O anúncio do IPC-r de setembro de 1,5%, inferior, portanto, ao de agosto, não impede uma virtual unanimidade de previsões de inflação ascendente para outubro, podendo passar de 2%. Permanece o alívio, com três meses de real, mas é evidente que ainda será preciso muito rigor e iniciativa.
Importa salientar que o aumento no preço de alguns produtos agrícolas é temporário. Expressa circunstâncias como a entressafra e a seca. Seria portanto razoável esperar que a inflação depois retomasse a trajetória declinante.
O problema é que ainda existe no sistema econômico um resquício de indexação, já que o próprio IPC-r corrigirá automaticamente os salários nos próximos meses.
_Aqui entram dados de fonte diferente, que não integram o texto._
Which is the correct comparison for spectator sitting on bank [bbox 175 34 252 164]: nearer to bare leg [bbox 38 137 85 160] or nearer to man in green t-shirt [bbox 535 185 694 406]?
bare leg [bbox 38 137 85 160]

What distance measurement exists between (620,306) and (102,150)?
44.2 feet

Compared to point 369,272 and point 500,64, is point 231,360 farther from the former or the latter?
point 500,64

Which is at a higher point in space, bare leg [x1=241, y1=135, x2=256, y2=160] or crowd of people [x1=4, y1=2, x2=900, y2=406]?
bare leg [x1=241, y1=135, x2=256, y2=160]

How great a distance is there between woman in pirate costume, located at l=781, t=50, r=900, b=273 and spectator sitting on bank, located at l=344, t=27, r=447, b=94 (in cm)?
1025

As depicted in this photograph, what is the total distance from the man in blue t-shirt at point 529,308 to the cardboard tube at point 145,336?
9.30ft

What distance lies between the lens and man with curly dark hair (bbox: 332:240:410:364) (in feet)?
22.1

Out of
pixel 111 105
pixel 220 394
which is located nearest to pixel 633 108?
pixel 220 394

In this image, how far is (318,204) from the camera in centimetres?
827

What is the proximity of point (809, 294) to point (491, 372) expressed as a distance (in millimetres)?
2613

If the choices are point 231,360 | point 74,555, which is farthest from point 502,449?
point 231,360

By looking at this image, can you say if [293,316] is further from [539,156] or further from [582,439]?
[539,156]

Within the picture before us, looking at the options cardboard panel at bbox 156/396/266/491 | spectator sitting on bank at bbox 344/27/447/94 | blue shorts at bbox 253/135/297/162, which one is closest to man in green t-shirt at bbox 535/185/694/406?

O que deveria ser uma pressão casual ou passageira pode acabar entrando na memória da economia, se repassada aos preços, ajudando a criar uma inflação resistente à baixa.
O maior desafio até o final do ano é portanto, além de garantir o equilíbrio fiscal, conviver com essa regra de indexação. Há duas trajetórias alternativas de política econômica. De um lado, é possível lançar uma ofensiva contra o repasse e os germes de reindexação, forçando uma queda de preços que compense o aumento de salários e os fatores sazonais de pressão inflacionária. Os instrumentos para tanto seriam juros ainda mais altos, valorização do real e mais importações. Seria uma estratégia de choque.
A alternativa é aceitar o processo de recomposição salarial e apostar numa acomodação gradual. Nesse caso, medidas mais duras contra o consumo ou choques de oferta seriam postergados se a inflação ficasse relativamente estável.
A terapia de choque é sempre mais dolorida, mas supõe a expectativa (nem sempre confirmada) de que a cura seja mais rápida. O gradualismo é politicamente mais cômodo, mas traz o risco implícito de que a estabilidade momentânea seja apenas um frágil armistício na guerra contra a inflação. O dilema entre choque e gradualismo tem evidentes implicações políticas. Como a decisão se dará depois das eleições, o rumo da política econômica tenderá a ser mais econômico do que político. O futuro dirá.